=== TESTO MOSTRATO ===
⁂

Un esempio, neanche tanto raro qui al b3, di cibo e vino che a vicenda fanno risaltare le caratteristiche migliori dell'uno e dell'altro.


In questa festa di abbinamenti felici, non poteva mancare una coppia già collaudata in altre serate, che ruota attorno al dolce.

La panna cotta  - di fattura finissima - nasconde, ma neanche tanto, preziosi pistilli di zafferano, che le conferiscono una intrigante speziatura, essenziale per dare leggerezza alla componente grassa.

Lo stesso zafferano che sembra colpire i sensi quando si avvicina il naso a questo Sauternes Rieussec 1983 e che rende quasi obbligatorio l'abbinamento.

Profumo prima, sapore durante e aroma poi, sono in grado di dilatare ogni percezione gustativa della panna, mentre l'alcolicità deterge la bocca.

Posato il bicchiere - vuoto, certo! - si resta con una emozione di armonia, come quando si è soddisfatti di un lavoro ben fatto.

E questa consonanza tra piatti e vini, tra sensazioni e pensieri, tra aspettative e risultati fa perdurare ogni sapore e ogni sorpresa vissuta.

Sarà stata la solennità della tiara impressa sulle bottiglie, o addirittura le chiavi di San Pietro, ma quando l'incontro tra ciò che la natura produce di buono e la capacità dell'uomo di rispettarlo e valorizzarlo concordano - come accaduto in questa serata - ci si sente benedetti dalla sorte, per essere capitati in un mondo che è già un Paradiso di cui deliziarsi.

⁂

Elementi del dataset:
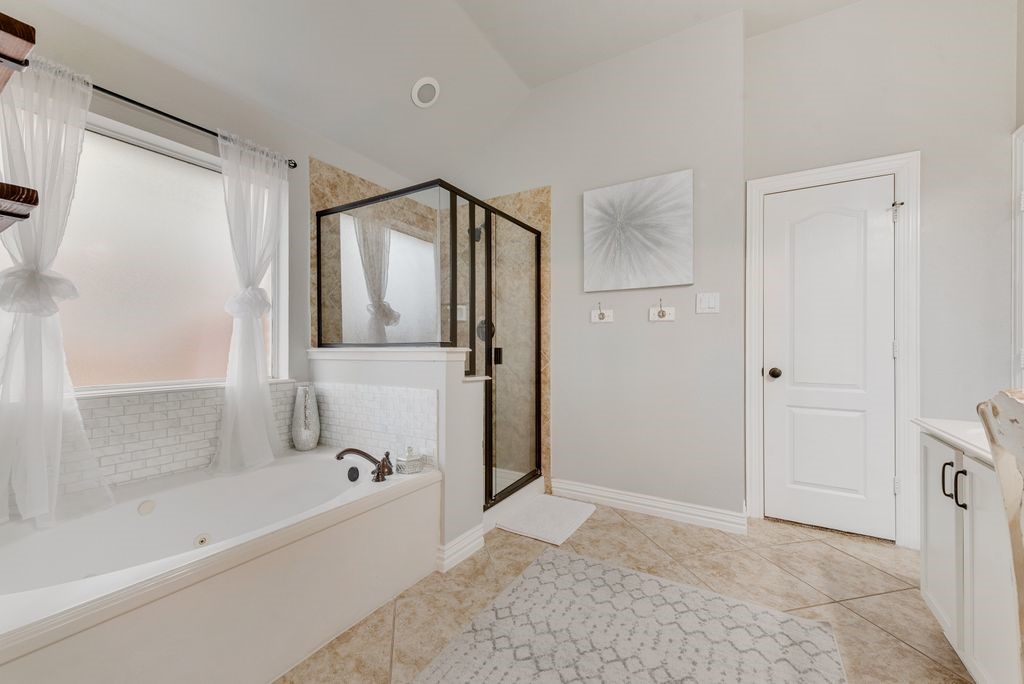 2944 Bahia Grand Prairie TX 75054
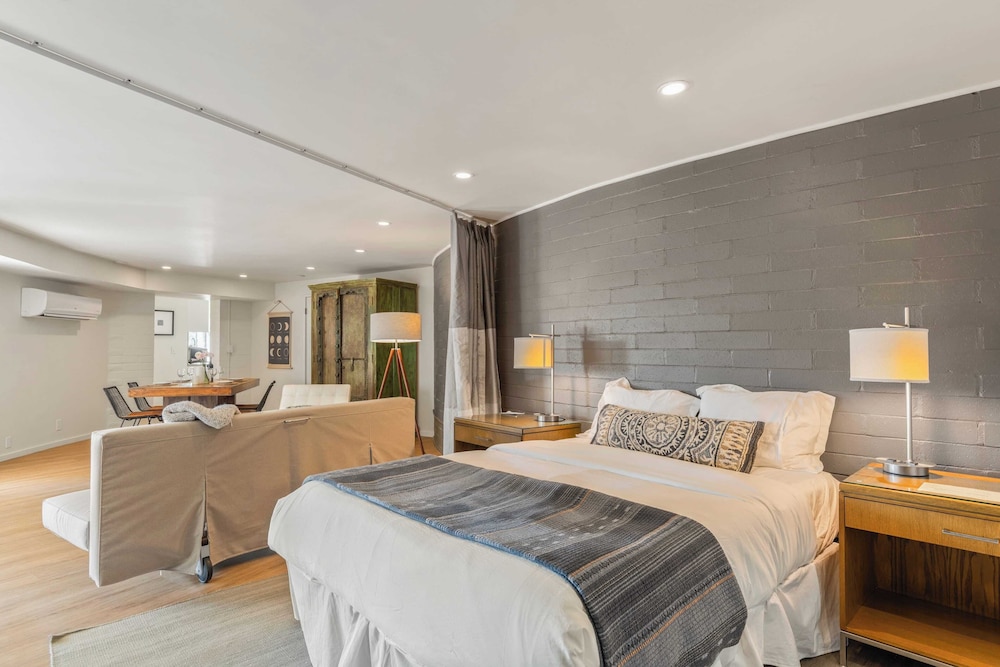 Malibu Hills Studio w Mountain Views Near Beaches Cielo Nook by Avantstay in Malibu, United States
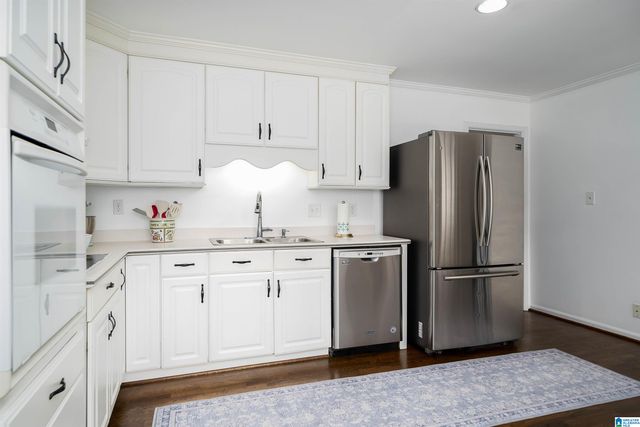 605 TWIN BRANCH DRIVE, Vestavia Hills, AL 35226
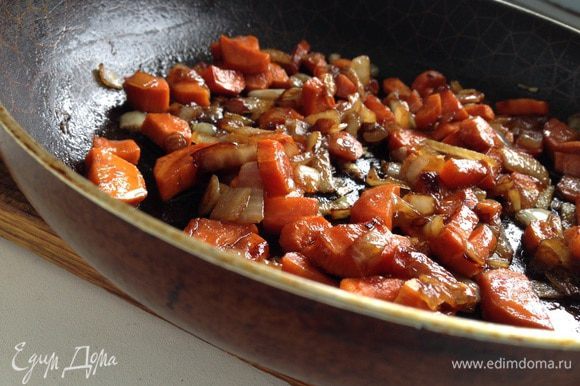 Морковь и лук очистить и нарезать кубиками. На сковороде разогреть сливочное масло и обжарить лук и морковь, добавить соевый соус. Потушить 2 минуты и снять с огня.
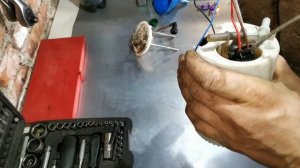 Замена топливного насоса Чери Тиго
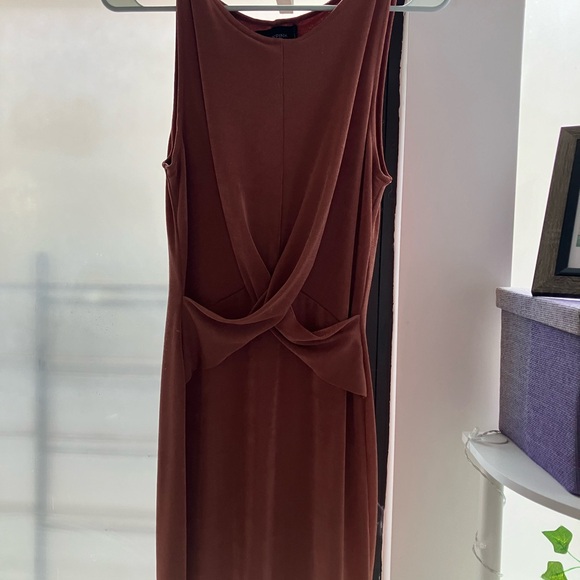 MINKPINK Elegant Rust Sleeveless Dress - Picture 3 of 6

⁂

=== ATTIVITÀ 1 ===
Nel testo sulla panna cotta e il Sauternes, prendi la frase che comincia con "E questa consonanza" ed elenca tutte le coppie introdotte da "tra".
=== ATTIVITÀ 2 ===
Trascrivi dal testo sulla panna cotta e il Sauternes la parte compresa tra "Lo stesso zafferano" e "deterge la bocca.", inclusi.

=== RISPOSTA 1 ===
- piatti e vini
- sensazioni e pensieri
- aspettative e risultati

=== RISPOSTA 2 ===
Lo stesso zafferano che sembra colpire i sensi quando si avvicina il naso a questo Sauternes Rieussec 1983 e che rende quasi obbligatorio l'abbinamento.

Profumo prima, sapore durante e aroma poi, sono in grado di dilatare ogni percezione gustativa della panna, mentre l'alcolicità deterge la bocca.